Call me crazy, but I'm actually enjoying this go-round of "Moon Knight."
Yes, that was a very lame pun, but you can blame Brian Michael Bendis for that. His witty banter and snappy one-liners inspired me. Well, they at least made me chuckle a bit. Of course those one-liners were from Spider-Man, but not the real Spider-Man. No sir, the witty banter came from the Spider-Man in Marc Spector's head.
Bendis has given Spector a trio of heroes – Captain America, Wolverine, and Spider-Man – to rely on as council during his fights and in the choices of his personal life. Those heroes are actually figments of Spector's imagination, but it makes for an interesting diversion through out the book. It also keeps the story moving without being weighed down by caption boxes.

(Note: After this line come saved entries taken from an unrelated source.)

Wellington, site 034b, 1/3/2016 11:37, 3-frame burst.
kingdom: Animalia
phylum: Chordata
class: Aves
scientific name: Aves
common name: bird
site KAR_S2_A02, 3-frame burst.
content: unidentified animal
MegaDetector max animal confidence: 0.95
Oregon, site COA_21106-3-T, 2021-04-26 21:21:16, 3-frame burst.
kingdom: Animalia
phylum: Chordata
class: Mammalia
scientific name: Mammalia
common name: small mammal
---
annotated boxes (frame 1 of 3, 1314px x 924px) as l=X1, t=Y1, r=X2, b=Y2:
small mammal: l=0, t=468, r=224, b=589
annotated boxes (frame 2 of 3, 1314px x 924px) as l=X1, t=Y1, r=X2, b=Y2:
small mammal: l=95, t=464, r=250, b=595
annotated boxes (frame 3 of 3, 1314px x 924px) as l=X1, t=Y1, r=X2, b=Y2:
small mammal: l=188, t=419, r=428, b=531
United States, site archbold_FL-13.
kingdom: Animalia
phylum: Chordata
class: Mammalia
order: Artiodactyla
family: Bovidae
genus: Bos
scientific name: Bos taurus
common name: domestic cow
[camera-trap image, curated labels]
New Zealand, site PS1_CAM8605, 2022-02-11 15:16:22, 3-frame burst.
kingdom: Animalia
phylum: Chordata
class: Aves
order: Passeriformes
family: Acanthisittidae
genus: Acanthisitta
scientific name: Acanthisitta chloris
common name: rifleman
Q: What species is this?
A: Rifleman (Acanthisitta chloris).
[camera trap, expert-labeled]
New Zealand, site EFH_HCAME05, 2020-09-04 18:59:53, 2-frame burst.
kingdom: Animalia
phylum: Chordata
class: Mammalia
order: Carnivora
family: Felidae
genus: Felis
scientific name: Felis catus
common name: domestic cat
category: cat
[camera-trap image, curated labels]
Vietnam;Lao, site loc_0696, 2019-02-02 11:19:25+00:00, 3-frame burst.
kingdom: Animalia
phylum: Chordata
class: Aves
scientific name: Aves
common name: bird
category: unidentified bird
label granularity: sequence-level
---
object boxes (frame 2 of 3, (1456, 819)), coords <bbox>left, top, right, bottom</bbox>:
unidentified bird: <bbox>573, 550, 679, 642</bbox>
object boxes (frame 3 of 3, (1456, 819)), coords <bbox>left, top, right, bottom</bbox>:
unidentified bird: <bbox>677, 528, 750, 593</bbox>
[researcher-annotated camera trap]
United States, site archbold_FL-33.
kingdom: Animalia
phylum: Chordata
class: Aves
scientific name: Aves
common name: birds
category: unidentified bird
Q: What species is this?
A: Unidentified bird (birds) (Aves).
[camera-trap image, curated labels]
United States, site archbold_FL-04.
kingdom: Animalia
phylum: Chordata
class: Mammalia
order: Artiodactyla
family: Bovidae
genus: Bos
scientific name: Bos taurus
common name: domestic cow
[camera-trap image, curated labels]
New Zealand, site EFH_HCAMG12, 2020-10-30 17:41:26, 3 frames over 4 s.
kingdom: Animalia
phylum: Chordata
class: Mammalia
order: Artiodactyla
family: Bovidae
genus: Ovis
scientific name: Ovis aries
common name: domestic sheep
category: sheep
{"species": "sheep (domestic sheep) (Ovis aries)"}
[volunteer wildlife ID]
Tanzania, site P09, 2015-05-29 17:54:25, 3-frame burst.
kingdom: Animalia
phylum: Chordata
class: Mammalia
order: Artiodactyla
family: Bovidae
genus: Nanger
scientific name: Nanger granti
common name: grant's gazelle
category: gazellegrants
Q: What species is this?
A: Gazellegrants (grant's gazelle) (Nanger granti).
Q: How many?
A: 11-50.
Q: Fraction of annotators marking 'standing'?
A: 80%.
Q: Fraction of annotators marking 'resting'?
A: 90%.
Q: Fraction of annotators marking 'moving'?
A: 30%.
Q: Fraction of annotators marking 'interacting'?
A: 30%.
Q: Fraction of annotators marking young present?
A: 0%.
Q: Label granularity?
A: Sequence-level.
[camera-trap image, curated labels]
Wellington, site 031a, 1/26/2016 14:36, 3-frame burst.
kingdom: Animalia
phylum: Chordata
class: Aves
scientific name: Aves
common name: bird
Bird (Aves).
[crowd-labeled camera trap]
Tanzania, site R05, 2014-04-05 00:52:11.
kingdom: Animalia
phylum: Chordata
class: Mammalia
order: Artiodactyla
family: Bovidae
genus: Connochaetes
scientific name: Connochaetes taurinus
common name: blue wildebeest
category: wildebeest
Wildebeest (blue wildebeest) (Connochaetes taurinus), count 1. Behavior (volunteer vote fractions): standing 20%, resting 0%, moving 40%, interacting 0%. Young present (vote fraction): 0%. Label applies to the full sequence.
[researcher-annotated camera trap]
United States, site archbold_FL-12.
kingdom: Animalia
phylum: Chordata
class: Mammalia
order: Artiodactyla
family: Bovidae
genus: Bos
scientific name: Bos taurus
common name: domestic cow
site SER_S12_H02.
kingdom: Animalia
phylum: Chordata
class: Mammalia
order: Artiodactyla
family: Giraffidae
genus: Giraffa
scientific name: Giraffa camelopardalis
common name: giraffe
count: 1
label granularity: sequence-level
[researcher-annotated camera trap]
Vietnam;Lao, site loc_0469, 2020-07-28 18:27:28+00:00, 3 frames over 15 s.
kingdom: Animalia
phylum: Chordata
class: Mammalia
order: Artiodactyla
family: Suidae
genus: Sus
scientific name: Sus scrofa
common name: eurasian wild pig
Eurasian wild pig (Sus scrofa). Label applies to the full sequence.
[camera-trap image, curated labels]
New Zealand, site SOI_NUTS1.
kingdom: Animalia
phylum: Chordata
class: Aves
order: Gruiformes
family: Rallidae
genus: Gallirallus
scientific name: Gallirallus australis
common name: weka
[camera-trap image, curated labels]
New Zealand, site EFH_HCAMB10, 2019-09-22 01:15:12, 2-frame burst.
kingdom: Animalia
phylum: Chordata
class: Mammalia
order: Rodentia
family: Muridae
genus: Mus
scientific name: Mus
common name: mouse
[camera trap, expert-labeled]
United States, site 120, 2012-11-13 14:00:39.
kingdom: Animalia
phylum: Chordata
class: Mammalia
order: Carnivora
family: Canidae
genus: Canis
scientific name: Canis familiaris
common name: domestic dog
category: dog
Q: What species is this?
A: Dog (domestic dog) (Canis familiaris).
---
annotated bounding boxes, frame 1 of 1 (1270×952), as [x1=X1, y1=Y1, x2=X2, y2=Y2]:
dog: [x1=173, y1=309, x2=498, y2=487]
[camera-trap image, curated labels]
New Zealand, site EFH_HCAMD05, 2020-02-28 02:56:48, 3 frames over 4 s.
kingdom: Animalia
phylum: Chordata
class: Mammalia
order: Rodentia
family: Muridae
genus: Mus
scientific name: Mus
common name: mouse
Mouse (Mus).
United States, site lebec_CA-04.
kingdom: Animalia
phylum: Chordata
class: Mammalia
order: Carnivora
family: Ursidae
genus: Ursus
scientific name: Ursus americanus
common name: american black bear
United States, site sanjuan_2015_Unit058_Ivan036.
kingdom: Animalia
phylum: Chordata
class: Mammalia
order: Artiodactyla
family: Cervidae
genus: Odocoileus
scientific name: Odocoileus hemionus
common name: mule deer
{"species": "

Bendis throws together a nice mix of talking and fighting with a side of crazy, and the whole thing works well. It certainly helps that the characters in this issue (save for the figments) are unencumbered by responsibilities or significant appearances elsewhere. After all, this issue features Moon Knight, Echo, and the Night Shift (sans the Shroud).
The art side of the book tries hard to shake me off, with its gritty linework and photo-tracing sensibilities for the characters. I like Alex Maleev's stuff normally, but in this issue the figures come across as stiff and wooden, and the action sequences lack action. They seem like cardboard cutouts superglued together, without the effects of motion or gravity applying to them. Maleev's work shines for the talking heads in this issue, but the rest of the book needs a little more excitement. The final panel is less cliffhanger and more "ho-hum."
All the same, this take on Moon Knight is refreshing and engaging. I've come back more often than I expected to, especially since the cover price is absurdly set at $3.99 for a twenty-page story. It's a story I enjoyed, sure, but it'd be just a bit more enjoyable if I could have gotten a soda to drink while reading it on this steamy August evening.
Brian Michael Bendis' take on Moon Knight is a nice tribute to the Who's "Quadrophenia," with Marc Spector playing the part of Jimmy, but the book still needs a little more pizzazz. Bendis is working on showing why Moon Knight is so different and worthy of his own stories, but in doing so is threatening to make Moonie just a pale imitation of the heroes he needs to distance himself from in order to truly shine.
I said it was an unpredictable book when I reviewed the first issue, and I'll reaffirm that. It is just as
unpredictable in the fourth issue. That's all I need to come back for more.